[START Dataset entries]
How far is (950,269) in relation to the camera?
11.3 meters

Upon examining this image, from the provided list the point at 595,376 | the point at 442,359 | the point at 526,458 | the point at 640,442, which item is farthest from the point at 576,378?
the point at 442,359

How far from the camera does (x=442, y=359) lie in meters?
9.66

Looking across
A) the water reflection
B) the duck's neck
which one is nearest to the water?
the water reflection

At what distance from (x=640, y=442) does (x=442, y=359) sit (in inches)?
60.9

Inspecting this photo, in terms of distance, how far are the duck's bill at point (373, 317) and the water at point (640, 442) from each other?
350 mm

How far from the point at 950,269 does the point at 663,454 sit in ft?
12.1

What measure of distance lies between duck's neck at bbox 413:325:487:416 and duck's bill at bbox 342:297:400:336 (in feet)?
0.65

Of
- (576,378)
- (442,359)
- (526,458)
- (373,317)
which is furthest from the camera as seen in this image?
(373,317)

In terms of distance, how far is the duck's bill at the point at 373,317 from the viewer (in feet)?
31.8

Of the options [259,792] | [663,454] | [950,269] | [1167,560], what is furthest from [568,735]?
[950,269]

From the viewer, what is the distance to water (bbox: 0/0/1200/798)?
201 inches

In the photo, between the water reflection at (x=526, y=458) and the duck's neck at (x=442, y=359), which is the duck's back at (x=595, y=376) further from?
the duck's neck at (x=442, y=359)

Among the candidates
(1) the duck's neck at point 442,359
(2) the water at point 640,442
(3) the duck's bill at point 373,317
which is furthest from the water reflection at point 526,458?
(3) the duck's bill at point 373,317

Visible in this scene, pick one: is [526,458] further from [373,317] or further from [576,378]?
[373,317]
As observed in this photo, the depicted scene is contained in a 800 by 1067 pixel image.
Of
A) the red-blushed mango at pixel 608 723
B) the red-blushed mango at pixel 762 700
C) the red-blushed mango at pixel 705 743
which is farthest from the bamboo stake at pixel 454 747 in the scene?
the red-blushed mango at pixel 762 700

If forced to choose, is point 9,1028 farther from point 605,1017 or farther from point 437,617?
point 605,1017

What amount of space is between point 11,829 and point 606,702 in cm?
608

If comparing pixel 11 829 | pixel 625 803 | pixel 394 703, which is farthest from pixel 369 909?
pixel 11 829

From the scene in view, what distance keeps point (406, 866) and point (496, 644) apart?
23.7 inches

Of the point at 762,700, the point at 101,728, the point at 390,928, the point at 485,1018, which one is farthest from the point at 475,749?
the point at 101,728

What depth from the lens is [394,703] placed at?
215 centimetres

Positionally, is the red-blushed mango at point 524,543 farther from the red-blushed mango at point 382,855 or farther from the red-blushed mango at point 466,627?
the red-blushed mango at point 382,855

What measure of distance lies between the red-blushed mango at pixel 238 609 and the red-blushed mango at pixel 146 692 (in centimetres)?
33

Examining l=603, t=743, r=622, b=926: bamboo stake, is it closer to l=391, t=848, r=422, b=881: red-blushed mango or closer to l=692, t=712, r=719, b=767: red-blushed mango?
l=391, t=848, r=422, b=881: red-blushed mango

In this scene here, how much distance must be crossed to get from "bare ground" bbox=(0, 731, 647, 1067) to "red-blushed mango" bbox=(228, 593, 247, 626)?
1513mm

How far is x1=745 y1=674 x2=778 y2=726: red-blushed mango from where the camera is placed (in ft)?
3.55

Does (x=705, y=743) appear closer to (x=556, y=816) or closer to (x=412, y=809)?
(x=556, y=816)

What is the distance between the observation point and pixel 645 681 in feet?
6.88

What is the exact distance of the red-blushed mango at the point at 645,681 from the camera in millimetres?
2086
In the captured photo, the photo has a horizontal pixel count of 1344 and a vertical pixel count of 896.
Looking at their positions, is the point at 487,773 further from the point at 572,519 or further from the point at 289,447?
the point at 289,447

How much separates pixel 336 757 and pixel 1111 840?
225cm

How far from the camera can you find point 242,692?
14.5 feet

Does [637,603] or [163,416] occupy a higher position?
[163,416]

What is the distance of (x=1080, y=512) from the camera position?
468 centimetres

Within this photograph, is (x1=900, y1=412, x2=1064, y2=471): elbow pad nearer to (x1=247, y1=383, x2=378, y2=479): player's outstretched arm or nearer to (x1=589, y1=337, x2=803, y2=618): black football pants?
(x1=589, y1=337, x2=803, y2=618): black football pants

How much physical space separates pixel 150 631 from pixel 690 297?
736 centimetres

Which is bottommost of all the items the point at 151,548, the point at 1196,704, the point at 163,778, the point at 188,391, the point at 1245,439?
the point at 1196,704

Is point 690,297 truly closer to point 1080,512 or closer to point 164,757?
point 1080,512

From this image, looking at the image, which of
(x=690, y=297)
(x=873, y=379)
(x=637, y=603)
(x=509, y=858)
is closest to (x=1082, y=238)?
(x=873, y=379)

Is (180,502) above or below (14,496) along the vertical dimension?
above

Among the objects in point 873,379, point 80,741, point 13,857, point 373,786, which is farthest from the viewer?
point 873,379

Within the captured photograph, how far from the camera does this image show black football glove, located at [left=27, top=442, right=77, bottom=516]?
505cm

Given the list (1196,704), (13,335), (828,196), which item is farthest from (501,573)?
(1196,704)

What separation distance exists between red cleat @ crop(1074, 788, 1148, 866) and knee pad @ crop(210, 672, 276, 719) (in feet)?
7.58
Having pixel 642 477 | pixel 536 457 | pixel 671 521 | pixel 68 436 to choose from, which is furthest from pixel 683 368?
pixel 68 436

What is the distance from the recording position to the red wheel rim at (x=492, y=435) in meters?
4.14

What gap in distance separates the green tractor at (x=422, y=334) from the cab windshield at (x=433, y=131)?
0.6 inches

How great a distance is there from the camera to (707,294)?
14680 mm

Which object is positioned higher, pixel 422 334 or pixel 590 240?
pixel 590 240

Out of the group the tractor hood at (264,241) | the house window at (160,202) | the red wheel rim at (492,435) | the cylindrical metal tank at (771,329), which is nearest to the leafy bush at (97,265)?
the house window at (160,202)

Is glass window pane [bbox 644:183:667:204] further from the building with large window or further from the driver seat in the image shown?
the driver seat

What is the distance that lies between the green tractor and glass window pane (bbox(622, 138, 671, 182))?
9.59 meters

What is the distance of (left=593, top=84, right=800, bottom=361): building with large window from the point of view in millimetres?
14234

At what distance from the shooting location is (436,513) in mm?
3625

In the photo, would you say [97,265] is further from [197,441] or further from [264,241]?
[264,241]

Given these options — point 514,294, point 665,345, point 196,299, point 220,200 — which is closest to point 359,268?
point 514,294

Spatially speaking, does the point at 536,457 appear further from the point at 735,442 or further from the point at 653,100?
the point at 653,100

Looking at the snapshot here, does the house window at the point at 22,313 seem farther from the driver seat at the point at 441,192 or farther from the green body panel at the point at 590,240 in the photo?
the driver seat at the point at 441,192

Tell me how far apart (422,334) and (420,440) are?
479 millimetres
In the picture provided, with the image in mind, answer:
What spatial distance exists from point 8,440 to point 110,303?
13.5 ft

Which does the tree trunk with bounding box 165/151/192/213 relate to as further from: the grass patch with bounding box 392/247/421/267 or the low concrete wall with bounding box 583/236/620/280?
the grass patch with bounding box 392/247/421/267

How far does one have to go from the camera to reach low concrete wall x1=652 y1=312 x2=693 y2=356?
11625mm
[END Dataset entries]
Task directions
Rewrite the rows above as a numbered list with one line per item, dropping every blank line.

Task solution
1. How far is (950,269) in relation to the camera?
2. 11.3 meters
3. Upon examining this image, from the provided list the point at 595,376 | the point at 442,359 | the point at 526,458 | the point at 640,442, which item is farthest from the point at 576,378?
4. the point at 442,359
5. How far from the camera does (x=442, y=359) lie in meters?
6. 9.66
7. Looking across
8. A) the water reflection
9. B) the duck's neck
10. which one is nearest to the water?
11. the water reflection
12. At what distance from (x=640, y=442) does (x=442, y=359) sit (in inches)?
13. 60.9
14. Inspecting this photo, in terms of distance, how far are the duck's bill at point (373, 317) and the water at point (640, 442) from each other?
15. 350 mm
16. How far from the point at 950,269 does the point at 663,454 sit in ft?
17. 12.1
18. What measure of distance lies between duck's neck at bbox 413:325:487:416 and duck's bill at bbox 342:297:400:336 (in feet)?
19. 0.65
20. Of
21. - (576,378)
22. - (442,359)
23. - (526,458)
24. - (373,317)
25. which is furthest from the camera as seen in this image?
26. (373,317)
27. In terms of distance, how far is the duck's bill at the point at 373,317 from the viewer (in feet)?
28. 31.8
29. Of the options [259,792] | [663,454] | [950,269] | [1167,560], what is furthest from [568,735]?
30. [950,269]
31. From the viewer, what is the distance to water (bbox: 0/0/1200/798)?
32. 201 inches
33. In the photo, between the water reflection at (x=526, y=458) and the duck's neck at (x=442, y=359), which is the duck's back at (x=595, y=376) further from?
34. the duck's neck at (x=442, y=359)
35. Among the candidates
36. (1) the duck's neck at point 442,359
37. (2) the water at point 640,442
38. (3) the duck's bill at point 373,317
39. which is furthest from the water reflection at point 526,458?
40. (3) the duck's bill at point 373,317
41. Visible in this scene, pick one: is [526,458] further from [373,317] or further from [576,378]?
42. [373,317]
43. As observed in this photo, the depicted scene is contained in a 800 by 1067 pixel image.
44. Of
45. A) the red-blushed mango at pixel 608 723
46. B) the red-blushed mango at pixel 762 700
47. C) the red-blushed mango at pixel 705 743
48. which is farthest from the bamboo stake at pixel 454 747 in the scene?
49. the red-blushed mango at pixel 762 700
50. If forced to choose, is point 9,1028 farther from point 605,1017 or farther from point 437,617?
51. point 605,1017
52. What amount of space is between point 11,829 and point 606,702 in cm?
53. 608
54. If comparing pixel 11 829 | pixel 625 803 | pixel 394 703, which is farthest from pixel 369 909?
55. pixel 11 829
56. From the scene in view, what distance keeps point (406, 866) and point (496, 644) apart?
57. 23.7 inches
58. Of the point at 762,700, the point at 101,728, the point at 390,928, the point at 485,1018, which one is farthest from the point at 475,749?
59. the point at 101,728
60. What depth from the lens is [394,703] placed at?
61. 215 centimetres
62. Positionally, is the red-blushed mango at point 524,543 farther from the red-blushed mango at point 382,855 or farther from the red-blushed mango at point 466,627?
63. the red-blushed mango at point 382,855
64. What measure of distance lies between the red-blushed mango at pixel 238 609 and the red-blushed mango at pixel 146 692 (in centimetres)?
65. 33
66. Examining l=603, t=743, r=622, b=926: bamboo stake, is it closer to l=391, t=848, r=422, b=881: red-blushed mango or closer to l=692, t=712, r=719, b=767: red-blushed mango?
67. l=391, t=848, r=422, b=881: red-blushed mango
68. In this scene here, how much distance must be crossed to get from "bare ground" bbox=(0, 731, 647, 1067) to "red-blushed mango" bbox=(228, 593, 247, 626)?
69. 1513mm
70. How far is x1=745 y1=674 x2=778 y2=726: red-blushed mango from where the camera is placed (in ft)?
71. 3.55
72. Does (x=705, y=743) appear closer to (x=556, y=816) or closer to (x=412, y=809)?
73. (x=556, y=816)
74. What is the distance between the observation point and pixel 645 681 in feet?
75. 6.88
76. What is the exact distance of the red-blushed mango at the point at 645,681 from the camera in millimetres?
77. 2086
78. In the captured photo, the photo has a horizontal pixel count of 1344 and a vertical pixel count of 896.
79. Looking at their positions, is the point at 487,773 further from the point at 572,519 or further from the point at 289,447?
80. the point at 289,447
81. How much separates pixel 336 757 and pixel 1111 840?
82. 225cm
83. How far from the camera can you find point 242,692?
84. 14.5 feet
85. Does [637,603] or [163,416] occupy a higher position?
86. [163,416]
87. What is the distance of (x=1080, y=512) from the camera position?
88. 468 centimetres
89. Within this photograph, is (x1=900, y1=412, x2=1064, y2=471): elbow pad nearer to (x1=247, y1=383, x2=378, y2=479): player's outstretched arm or nearer to (x1=589, y1=337, x2=803, y2=618): black football pants?
90. (x1=589, y1=337, x2=803, y2=618): black football pants
91. How much physical space separates pixel 150 631 from pixel 690 297?
92. 736 centimetres
93. Which is bottommost of all the items the point at 151,548, the point at 1196,704, the point at 163,778, the point at 188,391, the point at 1245,439?
94. the point at 1196,704
95. Is point 690,297 truly closer to point 1080,512 or closer to point 164,757?
96. point 1080,512
97. From this image, looking at the image, which of
98. (x=690, y=297)
99. (x=873, y=379)
100. (x=637, y=603)
101. (x=509, y=858)
102. is closest to (x=1082, y=238)?
103. (x=873, y=379)
104. Is (180,502) above or below (14,496) along the vertical dimension?
105. above
106. Among the objects in point 873,379, point 80,741, point 13,857, point 373,786, which is farthest from the viewer?
107. point 873,379
108. Within the captured photograph, how far from the camera does this image show black football glove, located at [left=27, top=442, right=77, bottom=516]?
109. 505cm
110. Given the list (1196,704), (13,335), (828,196), which item is farthest from (501,573)?
111. (1196,704)
112. What separation distance exists between red cleat @ crop(1074, 788, 1148, 866) and knee pad @ crop(210, 672, 276, 719) (in feet)?
113. 7.58
114. Having pixel 642 477 | pixel 536 457 | pixel 671 521 | pixel 68 436 to choose from, which is furthest from pixel 683 368?
115. pixel 68 436
116. What is the distance from the recording position to the red wheel rim at (x=492, y=435) in meters?
117. 4.14
118. What gap in distance separates the green tractor at (x=422, y=334) from the cab windshield at (x=433, y=131)?
119. 0.6 inches
120. How great a distance is there from the camera to (707,294)?
121. 14680 mm
122. Which object is positioned higher, pixel 422 334 or pixel 590 240?
123. pixel 590 240
124. Out of the group the tractor hood at (264,241) | the house window at (160,202) | the red wheel rim at (492,435) | the cylindrical metal tank at (771,329), which is nearest to the leafy bush at (97,265)?
125. the house window at (160,202)
126. Is glass window pane [bbox 644:183:667:204] further from the building with large window or further from the driver seat in the image shown?
127. the driver seat
128. What is the distance that lies between the green tractor and glass window pane (bbox(622, 138, 671, 182))?
129. 9.59 meters
130. What is the distance of (left=593, top=84, right=800, bottom=361): building with large window from the point of view in millimetres?
131. 14234
132. At what distance from the shooting location is (436,513) in mm?
133. 3625
134. In the photo, would you say [97,265] is further from [197,441] or further from [264,241]?
135. [264,241]
136. Given these options — point 514,294, point 665,345, point 196,299, point 220,200 — which is closest to point 359,268?
137. point 514,294
138. Spatially speaking, does the point at 536,457 appear further from the point at 735,442 or further from the point at 653,100?
139. the point at 653,100
140. Looking at the snapshot here, does the house window at the point at 22,313 seem farther from the driver seat at the point at 441,192 or farther from the green body panel at the point at 590,240 in the photo?
141. the driver seat at the point at 441,192
142. Tell me how far apart (422,334) and (420,440) are?
143. 479 millimetres
144. In the picture provided, with the image in mind, answer:
145. What spatial distance exists from point 8,440 to point 110,303?
146. 13.5 ft
147. Which does the tree trunk with bounding box 165/151/192/213 relate to as further from: the grass patch with bounding box 392/247/421/267 or the low concrete wall with bounding box 583/236/620/280?
148. the grass patch with bounding box 392/247/421/267
149. How far does one have to go from the camera to reach low concrete wall x1=652 y1=312 x2=693 y2=356?
150. 11625mm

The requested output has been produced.